Stored items:
◇ ◇ ◇ ◇ ◇

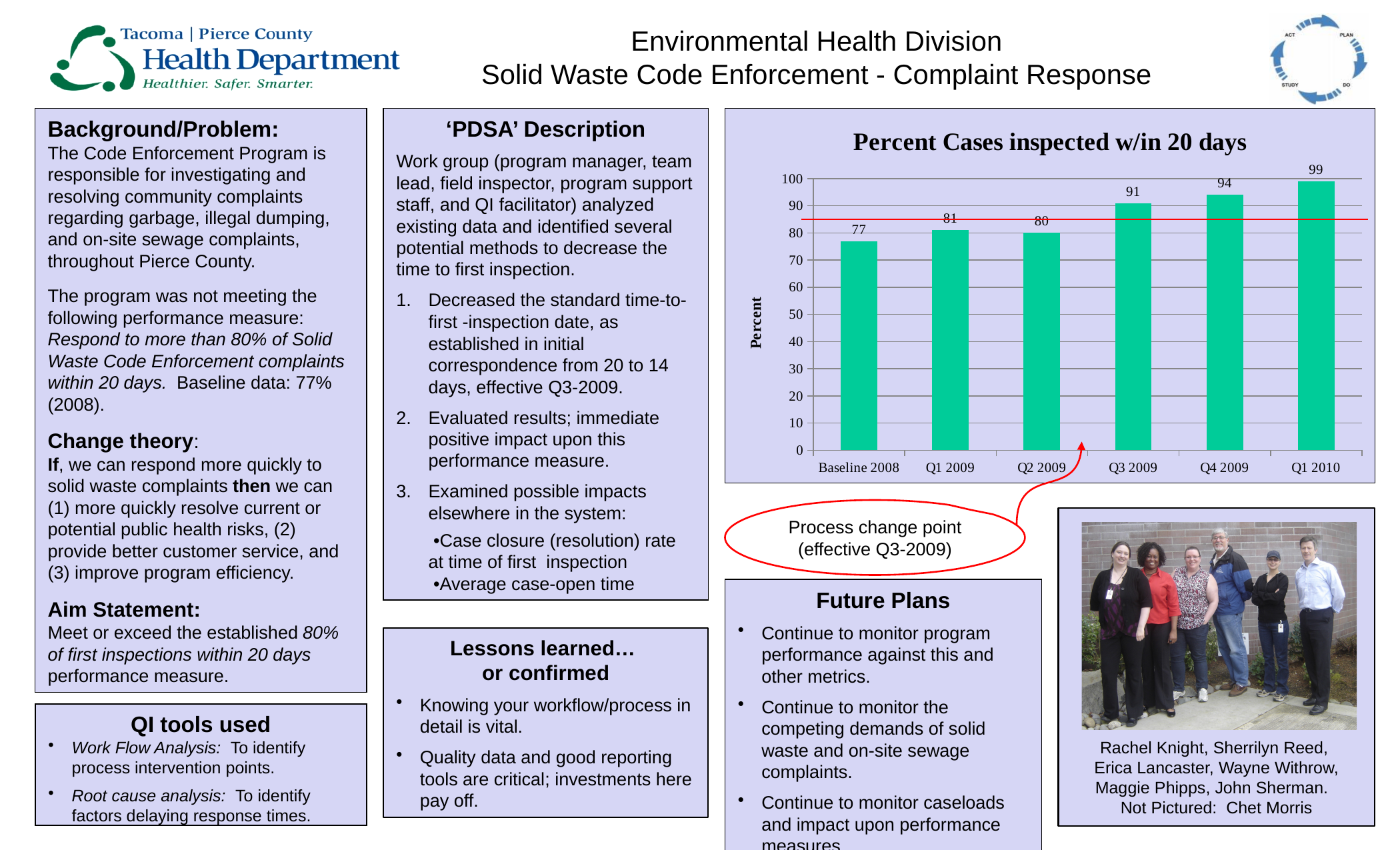
Which is larger, the value for Q1 2009 or the value for Q2 2009? Q1 2009 What is the title of the chart? Percent Cases inspected w/in 20 days What kind of chart is shown on the slide? bar chart How many categories are shown on the x axis of the chart? 6 Which category has the lowest value in the chart? Baseline 2008 What is the difference between the values for Q1 2010 and Baseline 2008? 22 What is the value for Q3 2009 in the chart? 91 What is the difference between the values for Q4 2009 and Q3 2009? 3 What is the value for Baseline 2008 in the chart? 77 What is the value for Q1 2010 in the chart? 99 Which category has the highest value in the chart? Q1 2010 Is the value for Q2 2009 greater or less than 90? less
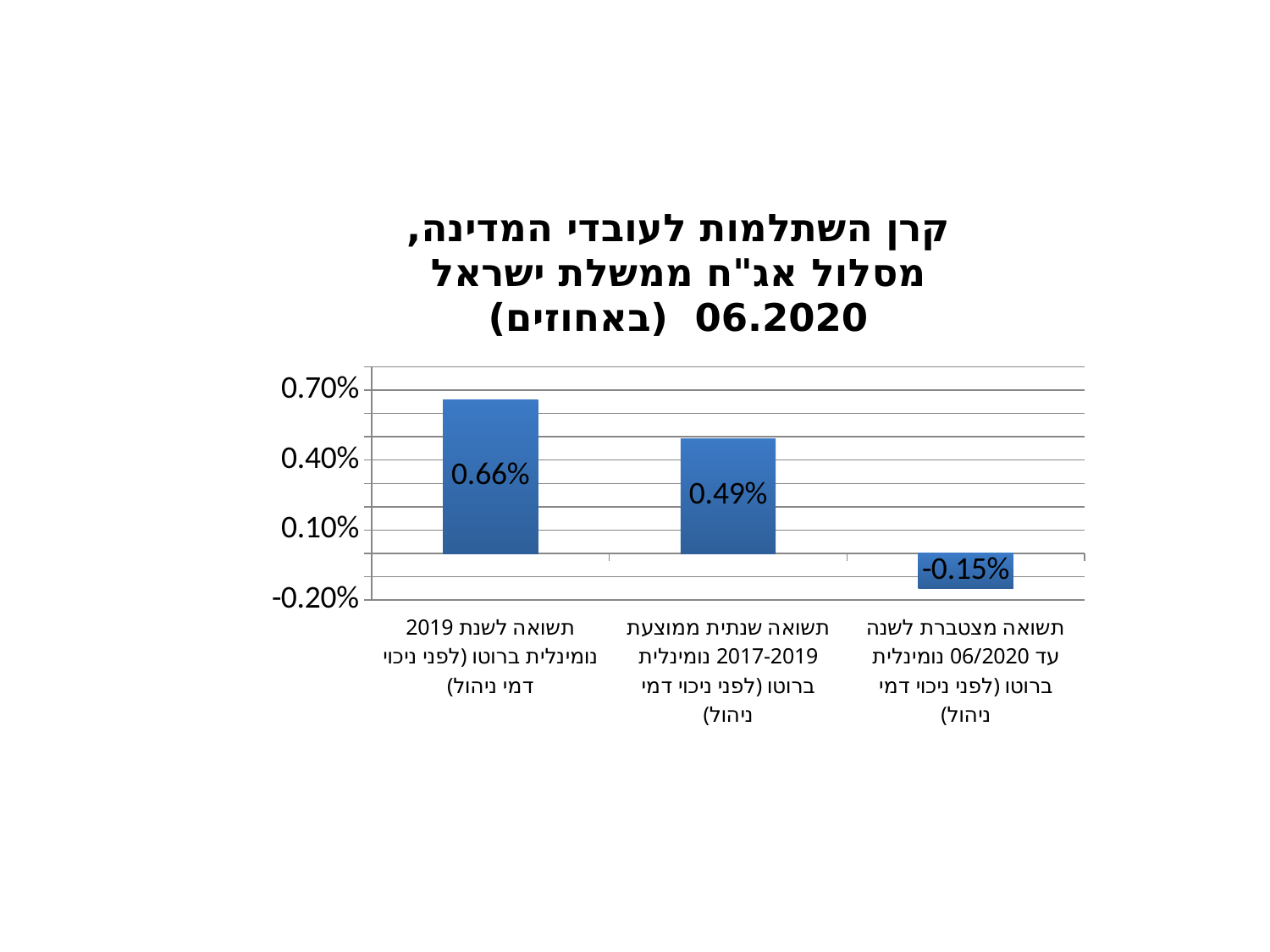
Which is larger: the 2019 return or the 2017-2019 average annual return? The 2019 return (0.66%) Which category has the lowest value? תשואה מצטברת לשנה עד 06/2020 נומינלית ברוטו (לפני ניכוי דמי ניהול) Do the values rise or fall from left to right across the categories? Fall What is the difference between the 2019 return (0.66%) and the 2017-2019 average annual return (0.49%)? 0.17% What is the value for the average annual nominal gross return 2017-2019 (תשואה שנתית ממוצעת 2017-2019)? 0.49% What kind of chart is shown on the slide? Bar chart Is the value for the 2019 return greater or less than 0.40%? greater How many categories are shown in the chart? 3 Which category has the highest value? תשואה לשנת 2019 נומינלית ברוטו (לפני ניכוי דמי ניהול) What is the value for the cumulative return for the year to 06/2020 (תשואה מצטברת לשנה עד 06/2020)? -0.15% Which investment track is named in the chart title? מסלול אג"ח ממשלת ישראל What is the value for the 2019 nominal gross return (תשואה לשנת 2019 נומינלית ברוטו)? 0.66%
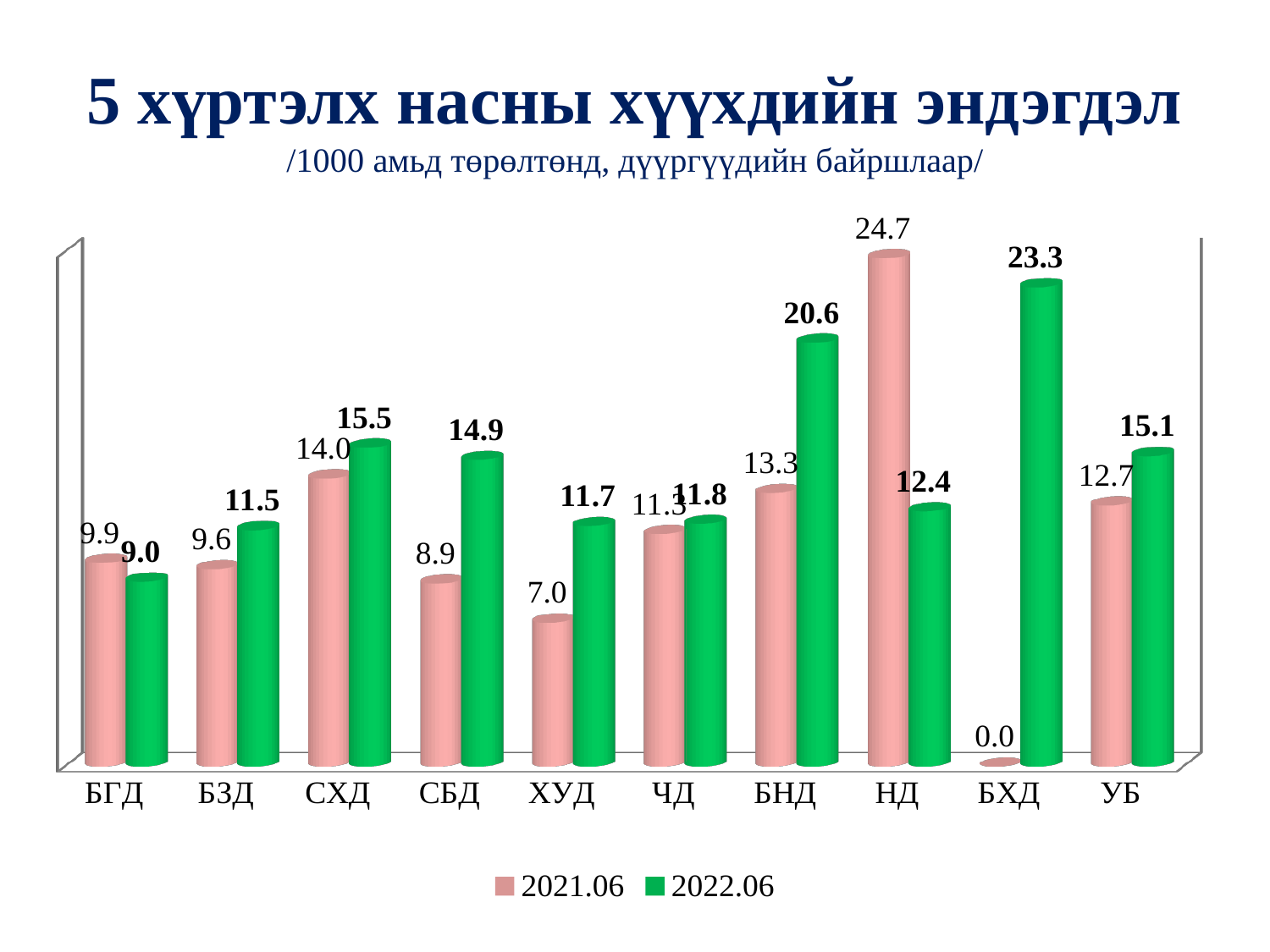
Which category has the lowest value in the 2022.06 series? БГД What is the value for НД in the 2021.06 series? 24.7 What kind of chart is shown on the slide? Bar chart How many series does the legend list? 2 For НД, which series has the larger value, 2021.06 or 2022.06? 2021.06 What is the difference between the 2022.06 and 2021.06 values for БНД? 7.3 What is the value for ХУД in the 2021.06 series? 7.0 Which series is shown in green in the legend? 2022.06 Which category has the highest value in the 2021.06 series? НД What is the value for СБД in the 2022.06 series? 14.9 What is the value for БХД in the 2022.06 series? 23.3 How many categories are shown on the x axis? 10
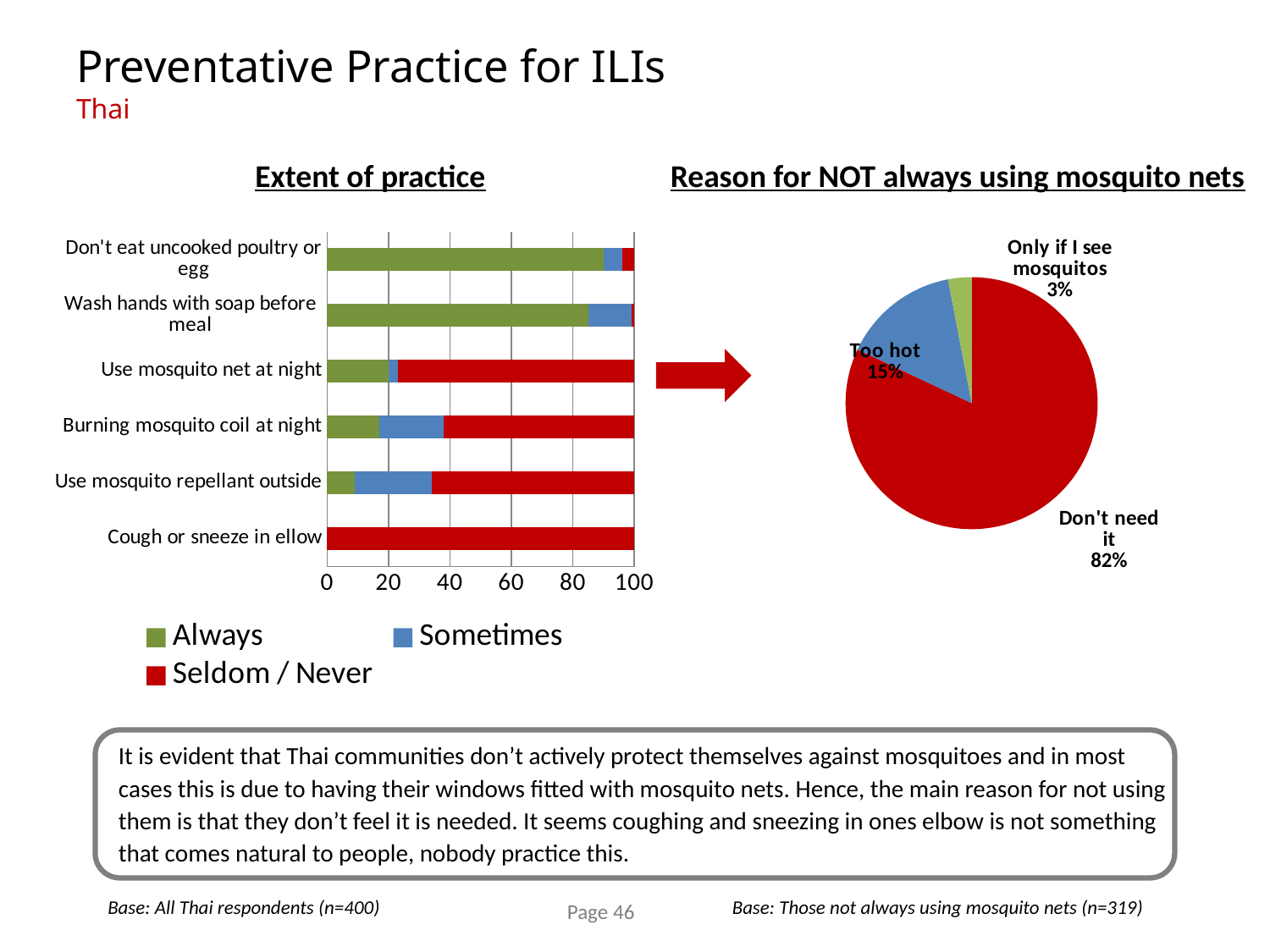
In the pie chart 'Reason for NOT always using mosquito nets', which reason has the smallest share? Only if I see mosquitos In the pie chart 'Reason for NOT always using mosquito nets', how many percentage points larger is 'Don't need it' than 'Too hot'? 67 percentage points In the 'Extent of practice' chart, how many practices (categories) are listed? 6 In the pie chart 'Reason for NOT always using mosquito nets', what percentage is shown for 'Don't need it'? 82% In the pie chart 'Reason for NOT always using mosquito nets', what percentage is shown for 'Only if I see mosquitos'? 3% In the pie chart 'Reason for NOT always using mosquito nets', which reason has the largest share? Don't need it In the pie chart 'Reason for NOT always using mosquito nets', how many slices are there? 3 In the 'Extent of practice' chart, which has a larger 'Always' value: 'Wash hands with soap before meal' or 'Use mosquito net at night'? Wash hands with soap before meal In the 'Extent of practice' chart, is the 'Always' value for 'Don't eat uncooked poultry or egg' greater or less than 80? greater What type of chart is the 'Extent of practice' chart? Bar chart In the 'Extent of practice' chart, how many series does the legend list? 3 In the pie chart 'Reason for NOT always using mosquito nets', what percentage is shown for 'Too hot'? 15%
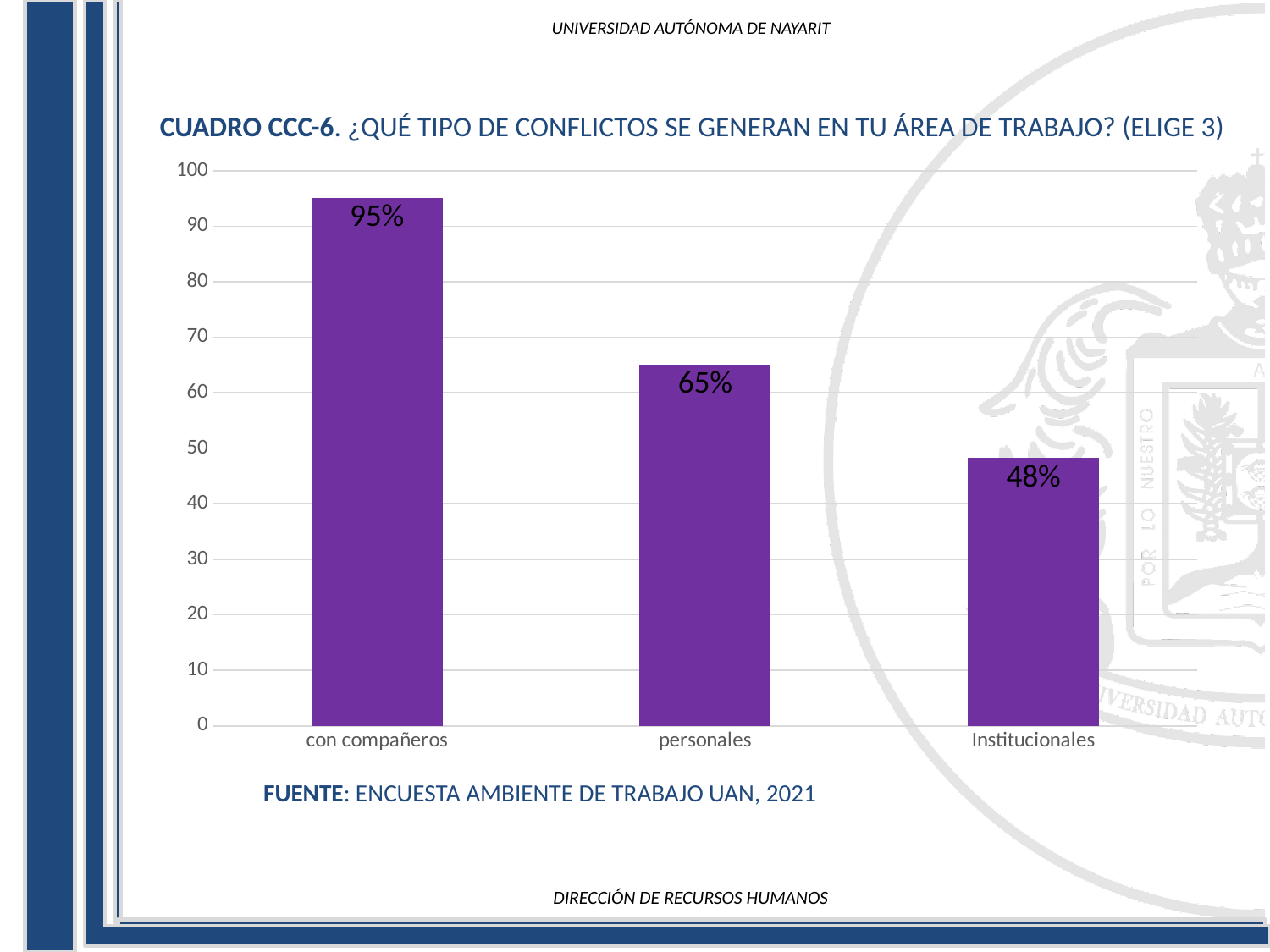
What is the value for personales? 65% What is the difference between the values for con compañeros and personales? 30% Is the value for Institucionales greater or less than 50? less Which category has the highest value? con compañeros Do the values rise or fall from left to right along the x axis? fall What is the value for con compañeros? 95% Which is larger, the value for personales or the value for Institucionales? personales What kind of chart is shown on the slide? bar chart Which category has the lowest value? Institucionales What is the value for Institucionales? 48% What is the difference between the values for personales and Institucionales? 17% How many categories are shown in the chart? 3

◇ ◇ ◇ ◇ ◇

__WHAT TO DO__
Reproduce the entries from the beginning through the line containing "Which is larger: the", inclusive, without altering the text. Omit the pictures from your answer.

__OUTPUT OF THE EXERCISE__
Which is larger, the value for Q1 2009 or the value for Q2 2009? Q1 2009 What is the title of the chart? Percent Cases inspected w/in 20 days What kind of chart is shown on the slide? bar chart How many categories are shown on the x axis of the chart? 6 Which category has the lowest value in the chart? Baseline 2008 What is the difference between the values for Q1 2010 and Baseline 2008? 22 What is the value for Q3 2009 in the chart? 91 What is the difference between the values for Q4 2009 and Q3 2009? 3 What is the value for Baseline 2008 in the chart? 77 What is the value for Q1 2010 in the chart? 99 Which category has the highest value in the chart? Q1 2010 Is the value for Q2 2009 greater or less than 90? less
Which is larger: the 2019 return or the 2017-2019 average annual return? The 2019 return (0.66%) Which category has the lowest value? תשואה מצטברת לשנה עד 06/2020 נומינלית ברוטו (לפני ניכוי דמי ניהול) Do the values rise or fall from left to right across the categories? Fall What is the difference between the 2019 return (0.66%) and the 2017-2019 average annual return (0.49%)? 0.17% What is the value for the average annual nominal gross return 2017-2019 (תשואה שנתית ממוצעת 2017-2019)? 0.49% What kind of chart is shown on the slide? Bar chart Is the value for the 2019 return greater or less than 0.40%? greater How many categories are shown in the chart? 3 Which category has the highest value? תשואה לשנת 2019 נומינלית ברוטו (לפני ניכוי דמי ניהול) What is the value for the cumulative return for the year to 06/2020 (תשואה מצטברת לשנה עד 06/2020)? -0.15% Which investment track is named in the chart title? מסלול אג"ח ממשלת ישראל What is the value for the 2019 nominal gross return (תשואה לשנת 2019 נומינלית ברוטו)? 0.66%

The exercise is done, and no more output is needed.